The practical effect of the majority decision, moreover, in light of other statutes relative to foreclosure, is to vest debtors, whose property has been given as security and is subject to foreclosure, with the right to convert their monthly installment obligations, for example, into annual ones. This is true because under § 38-38-106, C.R.S. 1973, no more than one foreclosure proceeding, based on past due installments, may be commenced within any twelve month period; and because under the majority’s interpretation of the statute debtors have the right to cure any default in non-payment by paying past due installments. By so doing debtors may avoid, forever, the spectre of acceleration, vis a vis foreclosure.
The majority refers to the use of plurals in the 1975 amendment to § 38-39-118 (1), C.R.S. 1973, as being supportive of its construction. However, I believe that a reading of Chapter 332 of the 1975 Session Laws, which contains these amendments, in the context of the entire foreclosure structure, demonstrates that these “Housekeeping” amendments serve an entirely different purpose.

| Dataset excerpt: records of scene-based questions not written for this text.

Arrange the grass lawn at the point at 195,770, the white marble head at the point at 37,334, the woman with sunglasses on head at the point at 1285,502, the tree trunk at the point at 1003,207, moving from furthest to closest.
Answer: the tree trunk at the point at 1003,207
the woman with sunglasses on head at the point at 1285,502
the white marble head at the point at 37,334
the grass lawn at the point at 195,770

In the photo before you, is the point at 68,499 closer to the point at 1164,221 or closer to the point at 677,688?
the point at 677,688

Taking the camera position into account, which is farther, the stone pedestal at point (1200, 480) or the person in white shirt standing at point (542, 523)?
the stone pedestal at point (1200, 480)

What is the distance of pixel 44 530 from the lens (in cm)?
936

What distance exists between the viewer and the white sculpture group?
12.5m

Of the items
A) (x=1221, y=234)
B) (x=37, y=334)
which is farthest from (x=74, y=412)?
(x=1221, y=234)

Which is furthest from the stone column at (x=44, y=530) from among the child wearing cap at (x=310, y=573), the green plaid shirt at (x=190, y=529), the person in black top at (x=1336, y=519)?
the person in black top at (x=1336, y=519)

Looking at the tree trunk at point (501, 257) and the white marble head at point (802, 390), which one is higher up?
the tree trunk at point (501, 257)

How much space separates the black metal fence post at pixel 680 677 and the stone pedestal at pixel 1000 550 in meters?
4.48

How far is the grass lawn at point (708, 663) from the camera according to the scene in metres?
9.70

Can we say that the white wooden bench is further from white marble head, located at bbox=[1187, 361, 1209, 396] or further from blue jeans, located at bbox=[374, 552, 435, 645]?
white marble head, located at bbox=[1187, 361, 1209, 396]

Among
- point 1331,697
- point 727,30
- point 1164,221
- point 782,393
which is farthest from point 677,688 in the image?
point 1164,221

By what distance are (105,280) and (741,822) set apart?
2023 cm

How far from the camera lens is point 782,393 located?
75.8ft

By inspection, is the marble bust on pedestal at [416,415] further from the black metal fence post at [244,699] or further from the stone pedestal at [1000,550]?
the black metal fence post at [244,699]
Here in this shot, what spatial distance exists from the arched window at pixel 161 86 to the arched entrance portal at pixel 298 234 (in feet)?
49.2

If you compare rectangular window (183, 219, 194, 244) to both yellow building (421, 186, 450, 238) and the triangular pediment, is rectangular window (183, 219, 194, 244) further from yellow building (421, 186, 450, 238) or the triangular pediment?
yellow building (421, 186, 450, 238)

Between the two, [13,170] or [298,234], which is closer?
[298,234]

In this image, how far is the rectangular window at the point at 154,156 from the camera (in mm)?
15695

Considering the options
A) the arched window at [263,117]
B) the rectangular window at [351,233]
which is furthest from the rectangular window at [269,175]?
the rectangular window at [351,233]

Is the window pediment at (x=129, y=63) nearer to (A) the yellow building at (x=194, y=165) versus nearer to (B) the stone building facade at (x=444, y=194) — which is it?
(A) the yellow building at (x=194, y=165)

Since a single foreclosure may be based on either one, or a series of, nonpayment defaults, § 38-38-106, C.R.S. 1973, the amendment was necessary in order that the “cure,” if exercised, could extinguish all non-payment defaults occurring prior to the foreclosure. This, in my view, was to insure that subsequent foreclosures could not be based upon non-payment defaults occurring prior to the foreclosure halted by the cure statute. These amendments are unnecessary if, as the majority holds, every successive foreclosure can be halted by curing the default upon which it was based. The pertinent text in the Session Law referred to, reads as follows:
“Section 1. 38-39-118(1), Colorado Revised Statutes 1973, is amended to read:
38-39-118(1): WHEN DEFAULT IS NONPAYMENT. (1) Whenever the default or violation in the terms of the note and deed of trust or mortgage being foreclosed is nonpayment of any sum SUMS due thereunder, the owners of the property being foreclosed or parties liable thereon shall be entitled to cure said particular default DEFAULTS if, at least five SEVEN DAYS prior to the date fixed for the foreclosure sale IS HELD . . . .”
*1153I am therefore reluctant to adopt, as the majority implicitly does, the rule that the common law right of a creditor to accelerate under his contract, is by statute, forever waived or dispensed with in foreclosure cases, particularly where that statute without subsection (3) would be silent ón the point of successive defaults. Although the majority’s result may be a desirable policy, such a determination is a legislative, not a judicial prerogative. I cannot help but believe that had the General Assembly intended to grant an absolute right to cure any default, it would have said so.
I would reverse.

. Similar type statutes granting the right to cure, but silent otherwise, are so considered in . Minnesota, Mississippi, California, and Oregon.

. See, e.g., Ill.Rev.Stat. ch. 95, § 57 (1979 Cum.Supp.) and 41 P.S. Sec. 404(a), (Pennsylvania).